2004, début de la procédure pour "catastrophe environnementale" conduite par le juge italien Raffaele Guariniello

Février 2012, Stéphan Schmidheiny (le suisse) et, Louis de Cartier de Marchienne (le belge), les deux  principaux actionnaires, sont condamnés en première instance à 16 années d'emprisonnement, ainsi qu'à de fortes indemnisations pour dommages et intérêts,

3 juin 2013, seul le magnat suisse se retrouve devant la Cour d'appel de Turin (le milliardaire belge étant décédé entre temps à l'âge de 91 ans). La Cour d'appel confirme les responsabilités et majore la peine à 18 années d'emprisonnement.

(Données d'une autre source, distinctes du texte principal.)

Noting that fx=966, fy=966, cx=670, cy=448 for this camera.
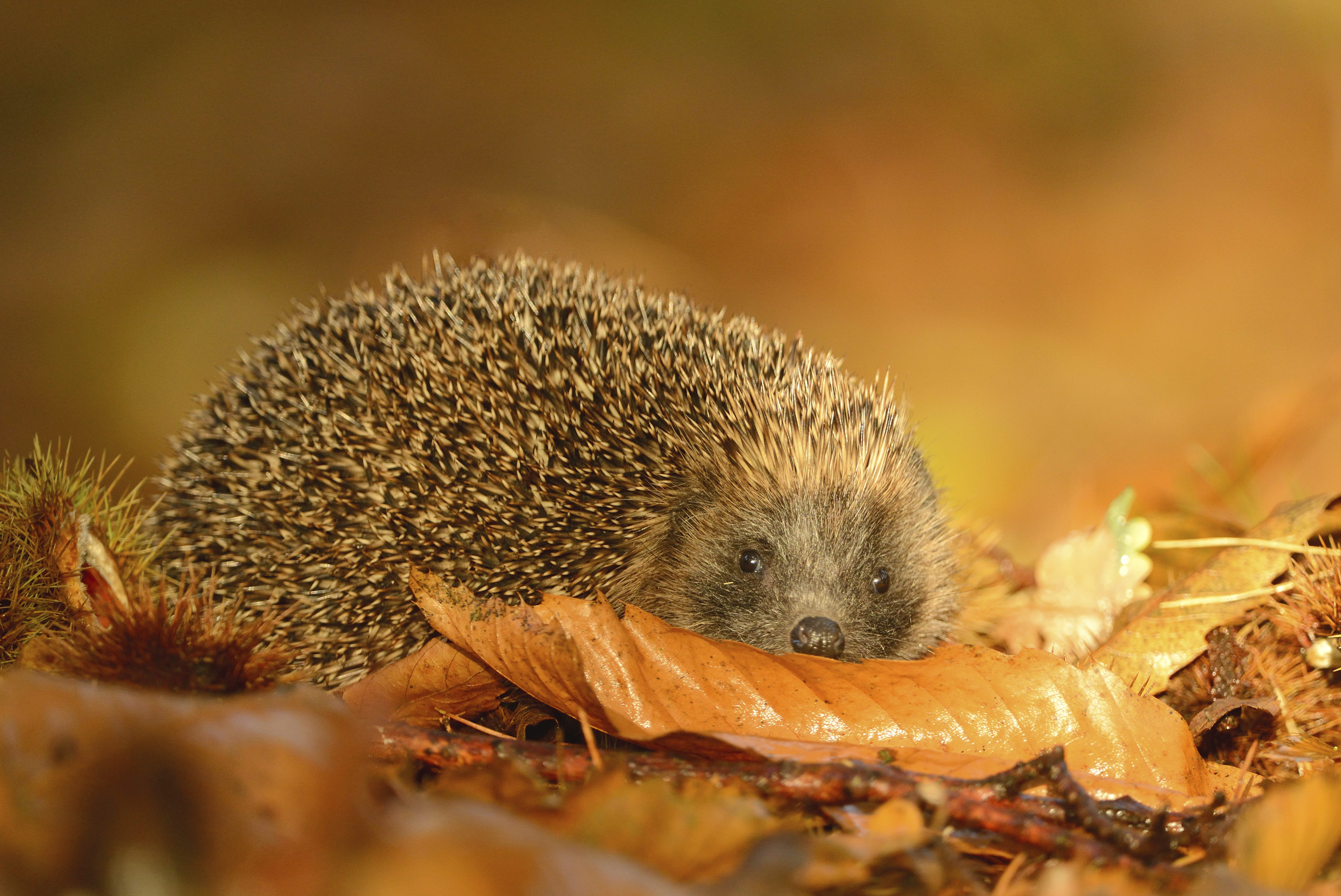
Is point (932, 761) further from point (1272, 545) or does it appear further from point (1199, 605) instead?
point (1272, 545)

Les victimes italiennes et leur famille, mais aussi toutes les victimes du poison amiante dans le monde, avaient accueilli ces deux jugements  "comme un évènement historique" .

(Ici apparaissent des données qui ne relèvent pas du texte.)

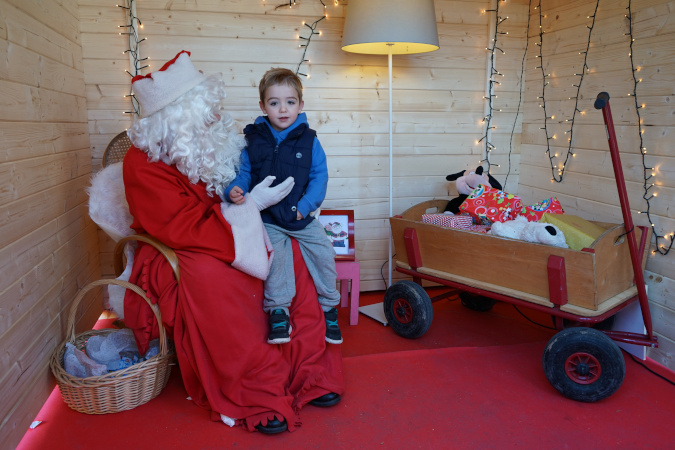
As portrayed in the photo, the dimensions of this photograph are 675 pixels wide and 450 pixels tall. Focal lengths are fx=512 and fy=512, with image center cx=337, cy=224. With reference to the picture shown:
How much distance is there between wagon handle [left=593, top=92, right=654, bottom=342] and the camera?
7.00ft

Les juges et le procureur ont suivi les arguments des avocats de l'accusé dans leur décision du 19 novembre, et ont annulé les décisions de 2012 et 2013.  ILs ont considéré que les faits reprochés étaient prescrits. UNE DECISION SANS POSSIBILITE D'APPEL. La Cour suprême a donné la priorité au droit, et a balayé la justice d'un revers de main, trouvant ainsi une porte de sortie pour un dossier mal engagé pour l'accusé. Ainsi ce dernier, qui ne s'est jamais présenté à aucune des audiences, peu continuer à couler des jours tranquilles au Costa Rica

 

 Pénal, il fallait bien trouver une porte de sortie !
Le procureur propose purement et simplement l'annulation des charges

Le procureur propose purement et simplement l'annulation des charges

Un mauvais coup, pour faire "avancer" l'ouverture du procès pénal en France que nous attendons depuis près de 18 ans; Nous avons souvent fait la comparaison entre le traitement du dossier en Italie et dans notre pays. Le délibéré de la Cour de cassation italienne est un vrai coup de massue

Toutefois, l'annulation ne porte que sur la prescription, le crime a été de nouveau dénoncé et confirmé Le juge Raffaele Guarienello ne baisse pas les bras, il fait état d'une nouvelle enquête à l'encontre de Stéphan SchmIdheiny. Il l'accuse de nouveau d' "homicide volontaire" pour la mort de 256 personnes décédées d'asbestoses ou de mésothéliomse après avoir été en contact de l'amiante dans les sites ou Eternit avait implanté ses usines.

 

2/ Le 20 novembre, 18 ans après le dépôt de plaintes des victimes, s'est tenu l'audience de la chambre d'instruction de la Cour d'appel de Paris (voir notre article du 17 novembre).

L'ancien PDG d'AMISOL Claude Chopin a réclammé un non-lieu au nom "du délai raisonnable". Aujourd'hui âgé de 66 ans il a été mis en examen en 1999 pour "homicides er blessures involontaires" en qualité de dernier patron (Claude Chopin a succédé à son ère en 1974, 6 mois avant la fermeture de l'entreprise). Claude Chopin reporte la responsabilité sur son père décédé !

Le délibéré est attendu pour le 5 février 2015. Les victimes veulent encore croire que justice sera rendue.